Parte oggi, alle 19.30, presso “Castello Spinola – Caracciolo” di Andrano, nell’ambito del festival “Espresso notte” , “Vixi”, la personale del fotografo Antonio Caroli a cura di “Linea”, scuola di Fotografia leccese
Renato DE CAPUA
“Ciò che la fotografia riproduce all’infinito ha avuto luogo solo una volta, […] essa è il Particolare assoluto”. Con queste prime osservazioni il semiologo Roland Barthes (1915-1980) introduce all’essenza della fotografia nell’opera “La camera chiara. Nota sulla fotografia” (1980), in cui l’affascinante, istantaneo e transitorio click di uno scatto, diviene una porta d’accesso per altri mondi, l’io che diviene altro e si contempla, talvolta in nuovi tempi e altri spazi. La fotografia esiste in virtù di quello che Barthes chiama “principio di avventura”, che consiste nello scambio relazionale di attribuzione di significati: se una foto già di per sé esprime un messaggio o raffigura una scena, è poi il soggetto che a sua volta li carica di valori ulteriori.

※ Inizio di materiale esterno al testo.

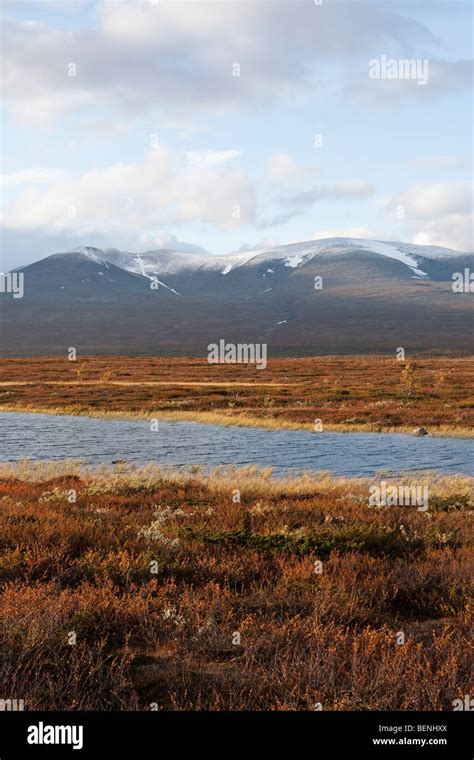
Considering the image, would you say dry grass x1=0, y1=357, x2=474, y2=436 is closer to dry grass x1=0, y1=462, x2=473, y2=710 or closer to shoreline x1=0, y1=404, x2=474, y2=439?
shoreline x1=0, y1=404, x2=474, y2=439

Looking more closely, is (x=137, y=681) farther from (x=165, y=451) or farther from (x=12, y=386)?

In questo senso la fotografia è un’indagine a tutto campo da sé stessi al mondo che ci circonda, un interrogare il tempo vissuto, i ricordi e le parvenze reali o immaginifiche della memoria. Parte oggi alle 19:30, presso il “Castello Spinola – Caracciolo” di Andrano, nell’ambito del festival “Espresso notte” , “Vixi”, la personale del fotografo Antonio Caroli a cura di “Linea”, scuola di Fotografia leccese. Partendo dal ricordo autobiografico di un viaggio in Grecia, compiuto dall’autore insieme alla sua famiglia circa trent’anni fa, la mostra riflette sulla tematica del ricordo e s’interroga sul perché alcuni fotogrammi d’esistenza continuino a rimanere impressi in noi e altri vengano dimenticati. Per ricostruire la trama interrotta del racconto di una memoria fotografica infantile, l’autore sperimenta l’impiego dell’intelligenza artificiale, il cui uso si propone unicamente come mezzo per ricreare un racconto dettato dalle emozioni, nei confronti delle quali non esercita una forza preponderante o sovversiva.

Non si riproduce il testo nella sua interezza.